In response to different secondary chemicals, ribosomal genes were also involved in host detoxification of different species of the R.pomonella complex. R. zephyria and R. pomonella are sister species in the R. pomonella complex that specialize in snowberry and domestic apple plants, respectively . In reciprocal transplant tests of these two Rhagoletis taxa, microarray data indicated significant enrichment of mitochondrial ribosomal proteins when the two fly species fed on their new hosts, which contain different complements of phenolic and glycosidic in laboratory studies . Several studies on lepidopteran species revealed the role of ribosomal genes in response to host expansion . For example, ribosomal genes were down regulated in C. suppressalis when extended to the novel host water oats , which may be a more suitable host for C. suppressalis than its native host, rice. In contrast, ribosomal genes were upregulated in H. armigera when shifting to unsuitable novel hosts .The role of genes associated with the oxidative phosphorylation pathway is primarily involved in energy metabolism and provides energy in the form of ATP for most organisms and most biological actions . The OXPHOS pathway is coupled with the mitochondrial electron transport chain, large round plant pots and mitochondria are major sites of reactive oxygen species production in the majority of eukaryotic cells . The level of mitochondrial oxygen flow through the OXPHOS pathway influences ROS homeostasis and regulates the energy supply in different biological processes .
OXPHOS genes can take part in many biological activities, and therefore they may also be important in the regulation of the response to host plant expansion of tephritid flies. Research on Bactrocera tau reared on two native cucurbit hosts and a novel host showed a large number of upregulated NADH genes in the OXPHOS pathway in transcript data of B. tau when feeding on banana. These results suggest that OXPHOS genes play an important role in the process of novel host fruit use in B. tau . OXPHOS was also involved in the host expansion of R. pomonella in response to the different phenologies of various hosts, as mentioned above. Certain genes in the fat bodies of tephritids are also involved in the energy supply for many biological processes, including digestion, detoxification, development, and immunity . Differentially expressed genes, such as the lipase gene, ATP synthase gene, and alpha-amylase genes , were documented in the tephritids B. dorsalis and P. utilis in response to different secondary chemical environments .The various types of genes summarized above led to multilevel responses in tephritids, including nervous-, behavioral-, chemical-, and physical-level responses, when the flies faced different host environments. These multilevel responses to host expansion result in multilevel adaptations in flies, which lead to successful expansion to a novel host . Adaptation to a novel host is a complex process. Multilevel adaptation in fruit flies results from multigene regulation rather than a single gene or several genes performing various regulatory roles.

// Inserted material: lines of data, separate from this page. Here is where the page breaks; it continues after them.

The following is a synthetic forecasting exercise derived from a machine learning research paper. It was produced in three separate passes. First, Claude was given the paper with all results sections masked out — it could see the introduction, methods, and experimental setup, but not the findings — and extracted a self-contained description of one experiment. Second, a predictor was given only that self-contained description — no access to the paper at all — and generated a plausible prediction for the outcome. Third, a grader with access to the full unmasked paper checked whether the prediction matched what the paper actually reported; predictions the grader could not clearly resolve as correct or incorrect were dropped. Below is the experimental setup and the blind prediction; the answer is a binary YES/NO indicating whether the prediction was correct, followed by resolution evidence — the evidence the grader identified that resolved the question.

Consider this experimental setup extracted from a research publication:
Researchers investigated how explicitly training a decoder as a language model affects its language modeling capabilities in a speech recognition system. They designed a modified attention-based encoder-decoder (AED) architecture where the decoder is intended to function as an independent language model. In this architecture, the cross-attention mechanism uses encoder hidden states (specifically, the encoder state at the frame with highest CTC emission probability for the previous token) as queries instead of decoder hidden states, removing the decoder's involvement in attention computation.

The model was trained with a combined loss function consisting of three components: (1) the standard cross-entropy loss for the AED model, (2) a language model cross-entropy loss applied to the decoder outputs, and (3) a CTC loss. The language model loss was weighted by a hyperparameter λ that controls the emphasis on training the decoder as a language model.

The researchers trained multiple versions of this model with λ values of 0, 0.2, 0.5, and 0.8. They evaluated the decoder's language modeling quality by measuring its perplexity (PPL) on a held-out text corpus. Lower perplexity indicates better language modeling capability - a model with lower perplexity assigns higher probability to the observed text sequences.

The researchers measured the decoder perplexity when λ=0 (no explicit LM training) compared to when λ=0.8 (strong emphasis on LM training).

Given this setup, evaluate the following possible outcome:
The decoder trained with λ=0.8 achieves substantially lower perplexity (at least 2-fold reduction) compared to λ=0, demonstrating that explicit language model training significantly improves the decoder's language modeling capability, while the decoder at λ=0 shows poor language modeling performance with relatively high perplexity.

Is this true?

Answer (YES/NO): YES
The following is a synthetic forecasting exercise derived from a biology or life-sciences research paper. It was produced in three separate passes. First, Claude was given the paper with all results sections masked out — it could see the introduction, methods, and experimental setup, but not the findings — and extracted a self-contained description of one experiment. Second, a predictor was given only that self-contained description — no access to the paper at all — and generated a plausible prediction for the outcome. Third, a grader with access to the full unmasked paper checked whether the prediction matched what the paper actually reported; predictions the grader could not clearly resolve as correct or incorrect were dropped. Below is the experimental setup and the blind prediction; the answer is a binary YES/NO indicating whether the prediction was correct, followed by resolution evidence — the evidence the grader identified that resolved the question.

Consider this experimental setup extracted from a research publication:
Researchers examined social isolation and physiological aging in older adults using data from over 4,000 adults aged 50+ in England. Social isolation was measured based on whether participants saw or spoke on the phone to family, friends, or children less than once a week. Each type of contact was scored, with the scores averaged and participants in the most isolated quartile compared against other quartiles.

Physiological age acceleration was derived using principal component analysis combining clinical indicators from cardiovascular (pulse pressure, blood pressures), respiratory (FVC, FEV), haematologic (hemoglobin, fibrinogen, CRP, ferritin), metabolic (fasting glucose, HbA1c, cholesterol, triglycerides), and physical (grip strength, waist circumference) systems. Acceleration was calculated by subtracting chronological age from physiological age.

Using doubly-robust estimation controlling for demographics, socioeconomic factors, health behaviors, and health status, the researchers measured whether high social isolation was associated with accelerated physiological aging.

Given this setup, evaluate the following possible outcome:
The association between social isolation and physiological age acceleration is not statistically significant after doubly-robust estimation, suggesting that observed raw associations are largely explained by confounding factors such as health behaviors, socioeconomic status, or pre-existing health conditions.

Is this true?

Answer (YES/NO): NO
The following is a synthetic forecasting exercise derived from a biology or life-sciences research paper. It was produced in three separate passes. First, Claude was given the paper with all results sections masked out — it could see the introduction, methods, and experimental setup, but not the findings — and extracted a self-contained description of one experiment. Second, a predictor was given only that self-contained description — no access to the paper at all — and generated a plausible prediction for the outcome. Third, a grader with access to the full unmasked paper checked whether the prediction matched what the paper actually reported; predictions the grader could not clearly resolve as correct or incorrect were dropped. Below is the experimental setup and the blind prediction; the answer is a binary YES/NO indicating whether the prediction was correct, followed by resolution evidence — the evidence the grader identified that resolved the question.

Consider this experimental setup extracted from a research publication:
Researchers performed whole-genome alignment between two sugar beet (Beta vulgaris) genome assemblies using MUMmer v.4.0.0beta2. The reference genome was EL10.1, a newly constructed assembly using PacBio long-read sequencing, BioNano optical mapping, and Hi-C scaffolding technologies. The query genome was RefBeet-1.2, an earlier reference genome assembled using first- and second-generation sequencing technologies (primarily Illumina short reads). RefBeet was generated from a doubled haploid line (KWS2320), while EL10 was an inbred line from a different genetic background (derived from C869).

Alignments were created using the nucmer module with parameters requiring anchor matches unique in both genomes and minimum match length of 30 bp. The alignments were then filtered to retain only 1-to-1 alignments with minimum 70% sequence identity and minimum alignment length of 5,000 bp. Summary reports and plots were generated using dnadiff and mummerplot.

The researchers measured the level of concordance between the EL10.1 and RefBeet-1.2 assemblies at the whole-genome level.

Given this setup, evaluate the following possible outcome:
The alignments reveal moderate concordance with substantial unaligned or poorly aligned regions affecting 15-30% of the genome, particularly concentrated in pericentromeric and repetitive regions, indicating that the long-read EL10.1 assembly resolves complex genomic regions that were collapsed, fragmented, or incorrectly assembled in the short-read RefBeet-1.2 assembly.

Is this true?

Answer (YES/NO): NO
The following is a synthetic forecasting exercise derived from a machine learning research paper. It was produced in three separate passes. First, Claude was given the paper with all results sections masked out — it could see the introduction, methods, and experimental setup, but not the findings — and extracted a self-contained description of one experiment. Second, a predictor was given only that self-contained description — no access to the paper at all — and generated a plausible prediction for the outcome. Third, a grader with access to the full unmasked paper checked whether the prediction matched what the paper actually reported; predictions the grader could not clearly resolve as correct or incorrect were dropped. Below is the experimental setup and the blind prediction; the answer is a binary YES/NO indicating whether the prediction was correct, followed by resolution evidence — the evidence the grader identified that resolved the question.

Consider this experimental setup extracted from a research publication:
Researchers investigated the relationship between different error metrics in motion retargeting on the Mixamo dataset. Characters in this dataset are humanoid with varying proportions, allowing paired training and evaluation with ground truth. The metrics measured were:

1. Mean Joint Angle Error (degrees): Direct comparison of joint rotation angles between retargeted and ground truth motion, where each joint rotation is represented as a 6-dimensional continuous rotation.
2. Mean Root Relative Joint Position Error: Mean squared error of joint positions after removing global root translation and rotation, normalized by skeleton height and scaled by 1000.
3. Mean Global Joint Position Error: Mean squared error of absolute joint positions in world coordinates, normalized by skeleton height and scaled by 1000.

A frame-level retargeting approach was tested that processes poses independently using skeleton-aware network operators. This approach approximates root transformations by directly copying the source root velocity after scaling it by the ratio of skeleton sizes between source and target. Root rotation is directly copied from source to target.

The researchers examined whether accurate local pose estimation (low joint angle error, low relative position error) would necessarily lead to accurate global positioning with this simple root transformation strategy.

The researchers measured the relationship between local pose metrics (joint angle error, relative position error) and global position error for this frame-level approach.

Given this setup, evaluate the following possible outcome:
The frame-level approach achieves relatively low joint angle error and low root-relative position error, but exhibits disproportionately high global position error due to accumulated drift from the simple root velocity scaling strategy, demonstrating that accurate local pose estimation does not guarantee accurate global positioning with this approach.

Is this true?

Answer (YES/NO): YES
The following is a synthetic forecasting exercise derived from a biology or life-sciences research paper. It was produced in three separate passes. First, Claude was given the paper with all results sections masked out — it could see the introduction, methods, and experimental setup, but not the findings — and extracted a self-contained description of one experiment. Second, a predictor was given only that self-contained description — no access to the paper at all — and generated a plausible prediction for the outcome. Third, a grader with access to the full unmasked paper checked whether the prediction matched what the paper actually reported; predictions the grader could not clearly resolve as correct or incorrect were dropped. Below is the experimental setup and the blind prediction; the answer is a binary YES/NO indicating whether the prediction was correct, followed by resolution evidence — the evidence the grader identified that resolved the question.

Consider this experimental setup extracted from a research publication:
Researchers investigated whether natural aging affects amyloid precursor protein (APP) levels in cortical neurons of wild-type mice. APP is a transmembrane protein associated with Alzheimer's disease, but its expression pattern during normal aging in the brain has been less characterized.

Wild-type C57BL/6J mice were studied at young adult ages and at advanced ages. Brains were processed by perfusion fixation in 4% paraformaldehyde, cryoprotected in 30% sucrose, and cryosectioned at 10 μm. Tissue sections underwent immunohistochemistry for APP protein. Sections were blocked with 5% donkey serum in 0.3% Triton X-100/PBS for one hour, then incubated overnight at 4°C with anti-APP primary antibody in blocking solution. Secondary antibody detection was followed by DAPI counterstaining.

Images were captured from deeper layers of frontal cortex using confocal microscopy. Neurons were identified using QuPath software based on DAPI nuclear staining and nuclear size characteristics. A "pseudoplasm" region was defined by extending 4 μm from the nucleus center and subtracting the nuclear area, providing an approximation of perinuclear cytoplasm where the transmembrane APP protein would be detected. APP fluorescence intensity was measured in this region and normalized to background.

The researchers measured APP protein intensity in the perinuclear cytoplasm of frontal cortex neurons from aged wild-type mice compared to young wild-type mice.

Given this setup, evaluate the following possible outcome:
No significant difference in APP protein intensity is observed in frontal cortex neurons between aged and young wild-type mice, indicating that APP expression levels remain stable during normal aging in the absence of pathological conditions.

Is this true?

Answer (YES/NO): NO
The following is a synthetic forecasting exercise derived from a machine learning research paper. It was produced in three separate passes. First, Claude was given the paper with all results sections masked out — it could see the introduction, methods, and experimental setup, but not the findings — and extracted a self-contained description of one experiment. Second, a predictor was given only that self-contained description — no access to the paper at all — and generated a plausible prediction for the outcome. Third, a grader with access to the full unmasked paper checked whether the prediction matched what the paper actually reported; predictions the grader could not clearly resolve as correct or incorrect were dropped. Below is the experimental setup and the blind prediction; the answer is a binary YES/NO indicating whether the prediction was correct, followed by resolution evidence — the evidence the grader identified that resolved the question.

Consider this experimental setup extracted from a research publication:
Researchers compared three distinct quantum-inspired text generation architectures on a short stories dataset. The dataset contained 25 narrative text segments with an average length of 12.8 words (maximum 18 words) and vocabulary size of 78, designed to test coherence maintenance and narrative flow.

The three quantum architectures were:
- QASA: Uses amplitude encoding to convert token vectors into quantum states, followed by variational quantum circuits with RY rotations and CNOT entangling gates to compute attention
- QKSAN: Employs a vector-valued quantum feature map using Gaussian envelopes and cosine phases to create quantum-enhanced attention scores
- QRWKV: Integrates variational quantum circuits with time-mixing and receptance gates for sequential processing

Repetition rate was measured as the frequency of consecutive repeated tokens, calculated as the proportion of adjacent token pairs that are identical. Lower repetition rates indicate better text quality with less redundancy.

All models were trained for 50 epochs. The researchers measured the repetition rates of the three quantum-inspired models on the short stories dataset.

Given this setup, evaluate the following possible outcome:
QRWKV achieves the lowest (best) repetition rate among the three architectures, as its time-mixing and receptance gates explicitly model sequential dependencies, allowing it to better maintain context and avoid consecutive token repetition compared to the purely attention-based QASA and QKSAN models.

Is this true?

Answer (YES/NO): NO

The transcriptome data revealed that olfactory-, digestion- and detoxification-related genes and ribosomal genes were all involved in novel host adaptation in R. pomonella . Laboratory strains of B. tau also had activated OXPHOS genes and digestive and detoxification genes when the fly responded to a novel host environment . The multiple-gene regulation mechanism during host expansion to a novel host was also documented in other insects. For example, C. suppressalis launched three types of genes simultaneously to regulate adaptation to the new novel host water oat . S. yangi differentially expressed genes related to digestion, detoxification, oxidation–reduction, stress response, water deprivation, and osmoregulation during adaptation to the new host Ephedra lepidosperma . Various genes also regulate the adaptation of tephritids to new hosts via multiple mechanisms. As summarized above, the alteration of gene expression levels, gene family expansion, and the use of various gene types or subfamilies are the major mechanisms involved in novel host adaptation.Many tephritid species attack economically important crops, including vegetables and fruits. The economic losses caused by tephritids reach over US$2 billion annually . Control strategies for tephritids primarily involve chemical use inCas9 endonuclease recognizes a specific genomic region under the leading of chimeric single guide RNA . The CRISPR/Cas9 system editing the functional target gene shibire, tsl in B. tryoni and the white pupae gene wt in B. dorsalis, C. capitate, and Z. cucurbitae have been applied in the development of genetic sexing strain application in SIT control.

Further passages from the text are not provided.